My question is this: why is it easier to accept that the ineffable ways of God will often present as unduly sinister, highly unethical, and outright wicked, than it is to accept that the nature of existing is unfair and will sometimes encompass those attributes? Why is it more appealing to think that something is subjecting you – or those you know and love – to suffering, when it could be the case that we are all predisposed just the same?
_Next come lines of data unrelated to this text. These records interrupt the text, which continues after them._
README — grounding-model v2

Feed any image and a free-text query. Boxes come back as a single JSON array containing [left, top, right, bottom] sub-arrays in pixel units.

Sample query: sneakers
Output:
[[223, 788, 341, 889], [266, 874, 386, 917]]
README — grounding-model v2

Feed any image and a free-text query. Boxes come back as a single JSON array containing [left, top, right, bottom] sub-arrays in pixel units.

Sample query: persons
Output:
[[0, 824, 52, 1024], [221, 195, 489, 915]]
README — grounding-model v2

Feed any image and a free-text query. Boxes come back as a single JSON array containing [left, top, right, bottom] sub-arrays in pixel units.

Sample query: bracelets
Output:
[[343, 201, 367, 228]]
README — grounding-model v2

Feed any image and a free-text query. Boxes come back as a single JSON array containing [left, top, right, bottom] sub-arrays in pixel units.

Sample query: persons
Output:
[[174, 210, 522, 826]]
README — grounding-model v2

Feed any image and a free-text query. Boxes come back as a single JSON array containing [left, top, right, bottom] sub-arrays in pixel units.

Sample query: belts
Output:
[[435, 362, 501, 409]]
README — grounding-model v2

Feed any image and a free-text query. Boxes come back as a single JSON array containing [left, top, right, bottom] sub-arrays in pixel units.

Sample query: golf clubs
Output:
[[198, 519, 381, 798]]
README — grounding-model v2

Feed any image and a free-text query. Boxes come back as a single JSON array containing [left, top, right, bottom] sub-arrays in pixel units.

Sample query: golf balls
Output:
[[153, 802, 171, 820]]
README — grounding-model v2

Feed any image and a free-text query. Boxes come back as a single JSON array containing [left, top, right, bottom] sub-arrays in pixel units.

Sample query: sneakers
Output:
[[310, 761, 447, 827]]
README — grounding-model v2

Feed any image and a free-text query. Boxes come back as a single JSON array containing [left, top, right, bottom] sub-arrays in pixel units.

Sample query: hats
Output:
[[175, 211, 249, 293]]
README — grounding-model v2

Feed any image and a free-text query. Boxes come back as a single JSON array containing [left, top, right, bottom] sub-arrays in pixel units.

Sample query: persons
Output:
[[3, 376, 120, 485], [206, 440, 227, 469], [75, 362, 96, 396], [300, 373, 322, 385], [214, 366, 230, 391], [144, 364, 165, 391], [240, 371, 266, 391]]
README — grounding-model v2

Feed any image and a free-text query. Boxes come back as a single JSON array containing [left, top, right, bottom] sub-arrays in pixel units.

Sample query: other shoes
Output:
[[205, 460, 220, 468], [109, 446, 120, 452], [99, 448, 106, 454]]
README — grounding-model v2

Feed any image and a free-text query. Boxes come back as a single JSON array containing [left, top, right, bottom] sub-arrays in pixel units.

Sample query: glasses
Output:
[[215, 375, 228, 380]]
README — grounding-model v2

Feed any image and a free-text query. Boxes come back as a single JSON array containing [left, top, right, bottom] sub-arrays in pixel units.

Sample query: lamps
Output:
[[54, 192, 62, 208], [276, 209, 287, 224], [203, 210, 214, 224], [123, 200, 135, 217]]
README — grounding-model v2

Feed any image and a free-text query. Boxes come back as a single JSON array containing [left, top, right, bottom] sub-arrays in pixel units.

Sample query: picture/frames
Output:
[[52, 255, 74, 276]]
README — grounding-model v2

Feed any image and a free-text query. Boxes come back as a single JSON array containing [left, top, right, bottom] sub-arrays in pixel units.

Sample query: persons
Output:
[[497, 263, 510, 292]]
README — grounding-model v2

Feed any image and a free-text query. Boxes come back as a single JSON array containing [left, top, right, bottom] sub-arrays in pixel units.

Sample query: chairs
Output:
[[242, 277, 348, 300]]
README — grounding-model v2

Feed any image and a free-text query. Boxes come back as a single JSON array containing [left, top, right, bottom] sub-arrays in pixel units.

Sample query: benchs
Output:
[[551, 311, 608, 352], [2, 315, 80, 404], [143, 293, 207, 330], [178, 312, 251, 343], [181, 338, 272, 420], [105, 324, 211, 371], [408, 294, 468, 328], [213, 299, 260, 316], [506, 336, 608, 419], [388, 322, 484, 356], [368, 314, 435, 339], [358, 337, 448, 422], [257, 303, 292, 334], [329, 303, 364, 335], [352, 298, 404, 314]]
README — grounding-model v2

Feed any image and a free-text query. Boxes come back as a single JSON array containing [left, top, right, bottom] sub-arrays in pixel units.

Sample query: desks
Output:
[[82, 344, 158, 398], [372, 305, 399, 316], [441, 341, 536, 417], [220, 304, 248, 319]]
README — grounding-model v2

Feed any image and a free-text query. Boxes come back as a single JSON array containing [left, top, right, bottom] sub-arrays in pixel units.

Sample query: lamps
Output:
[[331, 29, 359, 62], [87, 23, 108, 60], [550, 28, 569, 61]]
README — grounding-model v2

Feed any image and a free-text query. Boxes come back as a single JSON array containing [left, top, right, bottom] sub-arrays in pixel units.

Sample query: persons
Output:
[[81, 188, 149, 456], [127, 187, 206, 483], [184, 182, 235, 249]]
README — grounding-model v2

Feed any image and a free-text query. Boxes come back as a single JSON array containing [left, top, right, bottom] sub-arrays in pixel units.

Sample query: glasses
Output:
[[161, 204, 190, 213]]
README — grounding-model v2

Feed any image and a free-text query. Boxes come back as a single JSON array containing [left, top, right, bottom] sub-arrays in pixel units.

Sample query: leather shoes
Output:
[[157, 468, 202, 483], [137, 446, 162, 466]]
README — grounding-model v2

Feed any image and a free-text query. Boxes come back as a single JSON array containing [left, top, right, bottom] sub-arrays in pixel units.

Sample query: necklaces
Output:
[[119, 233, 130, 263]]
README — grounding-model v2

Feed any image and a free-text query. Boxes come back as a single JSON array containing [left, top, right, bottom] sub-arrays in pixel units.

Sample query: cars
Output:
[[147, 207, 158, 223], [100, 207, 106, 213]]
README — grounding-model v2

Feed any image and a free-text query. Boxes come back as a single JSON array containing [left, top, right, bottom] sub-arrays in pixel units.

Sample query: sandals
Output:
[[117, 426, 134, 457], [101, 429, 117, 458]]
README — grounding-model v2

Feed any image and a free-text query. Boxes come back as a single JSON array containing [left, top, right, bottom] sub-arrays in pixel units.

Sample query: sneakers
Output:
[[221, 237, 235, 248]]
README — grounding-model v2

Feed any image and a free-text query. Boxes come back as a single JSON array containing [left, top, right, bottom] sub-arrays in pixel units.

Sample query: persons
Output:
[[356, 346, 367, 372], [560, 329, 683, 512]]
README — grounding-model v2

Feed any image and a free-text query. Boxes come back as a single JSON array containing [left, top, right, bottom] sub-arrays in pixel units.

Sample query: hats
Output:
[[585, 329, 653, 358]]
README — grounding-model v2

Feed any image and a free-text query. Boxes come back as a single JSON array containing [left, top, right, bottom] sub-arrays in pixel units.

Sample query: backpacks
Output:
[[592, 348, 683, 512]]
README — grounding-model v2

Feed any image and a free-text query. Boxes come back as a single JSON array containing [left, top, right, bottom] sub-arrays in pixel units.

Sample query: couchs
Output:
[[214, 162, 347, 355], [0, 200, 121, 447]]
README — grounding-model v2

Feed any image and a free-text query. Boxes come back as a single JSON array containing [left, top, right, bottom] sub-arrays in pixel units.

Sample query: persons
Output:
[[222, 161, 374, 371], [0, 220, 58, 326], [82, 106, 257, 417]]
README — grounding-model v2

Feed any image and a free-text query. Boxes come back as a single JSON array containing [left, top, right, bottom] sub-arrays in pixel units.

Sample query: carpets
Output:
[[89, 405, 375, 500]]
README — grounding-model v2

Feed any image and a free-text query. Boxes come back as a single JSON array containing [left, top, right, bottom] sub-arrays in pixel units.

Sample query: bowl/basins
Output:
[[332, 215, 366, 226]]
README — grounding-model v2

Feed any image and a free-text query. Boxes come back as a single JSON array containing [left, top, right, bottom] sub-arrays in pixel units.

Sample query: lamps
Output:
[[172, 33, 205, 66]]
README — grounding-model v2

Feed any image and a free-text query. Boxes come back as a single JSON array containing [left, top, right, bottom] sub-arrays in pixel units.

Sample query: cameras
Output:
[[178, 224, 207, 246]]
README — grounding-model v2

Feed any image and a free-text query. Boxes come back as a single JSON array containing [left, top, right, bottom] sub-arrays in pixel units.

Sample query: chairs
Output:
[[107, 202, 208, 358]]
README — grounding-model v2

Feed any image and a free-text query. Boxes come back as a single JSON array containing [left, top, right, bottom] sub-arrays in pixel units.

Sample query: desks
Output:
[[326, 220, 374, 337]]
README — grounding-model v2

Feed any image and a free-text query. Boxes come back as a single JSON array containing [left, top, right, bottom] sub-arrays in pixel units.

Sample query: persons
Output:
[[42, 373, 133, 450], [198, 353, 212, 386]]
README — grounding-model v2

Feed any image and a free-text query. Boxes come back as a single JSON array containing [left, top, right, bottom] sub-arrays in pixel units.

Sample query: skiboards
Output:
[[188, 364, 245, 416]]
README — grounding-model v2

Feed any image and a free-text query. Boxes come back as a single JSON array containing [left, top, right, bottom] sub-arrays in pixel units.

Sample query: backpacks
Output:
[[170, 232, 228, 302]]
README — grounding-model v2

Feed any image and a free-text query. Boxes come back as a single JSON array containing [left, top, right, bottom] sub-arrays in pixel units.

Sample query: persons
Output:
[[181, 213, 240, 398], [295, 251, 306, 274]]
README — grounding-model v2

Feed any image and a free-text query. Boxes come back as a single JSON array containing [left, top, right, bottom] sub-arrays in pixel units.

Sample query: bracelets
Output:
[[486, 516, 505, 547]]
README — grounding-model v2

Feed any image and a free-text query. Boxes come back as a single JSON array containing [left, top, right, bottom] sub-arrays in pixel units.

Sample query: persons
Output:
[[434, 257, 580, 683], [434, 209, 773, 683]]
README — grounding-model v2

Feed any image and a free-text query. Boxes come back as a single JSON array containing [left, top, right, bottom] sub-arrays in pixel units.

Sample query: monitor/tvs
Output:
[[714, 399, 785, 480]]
I’m not interested in the crutches or comforts of religion, which I anticipate to be the basis of most responses to the “why” question presented in the paragraph above. I don’t believe that religion should be comforting, nor should universal karmic balance or any of that other stuff, because statistically speaking, if these institutions do hold sway over the course of events, they do not care. They do not care if you are good or if you are bad. I know bad people who have gone unpunished, so to speak, and are able to continue doing evil things to others with impunity. I know good people who have been severely overwhelmed with tragedy, buried by an onslaught of calamity; a phenomenon that cannot be reasoned through.

If you disagree with this assessment or just think I’m flat-out wrong, the following will be a short detailing of some awful things I’ve read about recently that serve as testament to the incomprehensible and indifferent nature of tragedy, uncorrelated to goodness and innocence:

  • The 58 year-old man and his 28 year-old daughter found dead in Maine just a few weeks ago, after an attempt to hike on Mount Katahdin.
  • Adriana Smith (30), the woman from Georgia whose body was kept pumping on machines for the cultivation and harvest of her fetus by order of the State, even though she had been brain dead since the 9 week (2 month) mark of her pregnancy.
  • Sloan Mattingly, the 7 year-old who died while on vacation with her family in Florida. Her and her 9 year-old brother were digging on the beach and a sand hole collapsed, causing them both to fall in.
  • Happy Cat Sanctuary in Long Island, New York, which burnt to the ground in a “suspicious fire” in April of this year. The fire claimed the owner’s, Chris Arsenault (65), life as well as the lives of over 100 feline residents. Arsenault opened the facility nearly 20 years ago after losing his 24 year-old son in a motorcycle accident.
  • Joshlin Smith, the 6 year-old from South Africa who was sold by her mother to a traditional healer in February of 2024. Witness accounts have alleged that the child was coveted for her “eyes and skin.” The child has been missing for over a year, and was allegedly sold for less than $1,000 (put into USD for purposes of this article).
  • Dr. Alaa al-Najjar of Gaza, whose home was hit by an Israeli airstrike. She lost nine of her ten children in one fell swoop, in one heinous act of war and absolute barbarity. Her oldest child was 12. Her only surviving child is her 11 year-old son, who was severely injured; a British surgeon working in the hospital commented that the boy’s “left arm was just about hanging off, he was covered in fragment injuries and he had several substantial lacerations…as we lifted him onto the operating table, he felt much younger than 11” (BBC).

Regardless of any argued avoidability of fate, hindsight is 20/20, and for all the spiritual dissidents seething while reading this, why would God have planned such a fate for these people? It doesn’t make sense, because there is no sense to be made of it. Why do children and puppies get cancer? Because bad things happen sometimes and your allegiance to superficial notions of goodness will not protect you.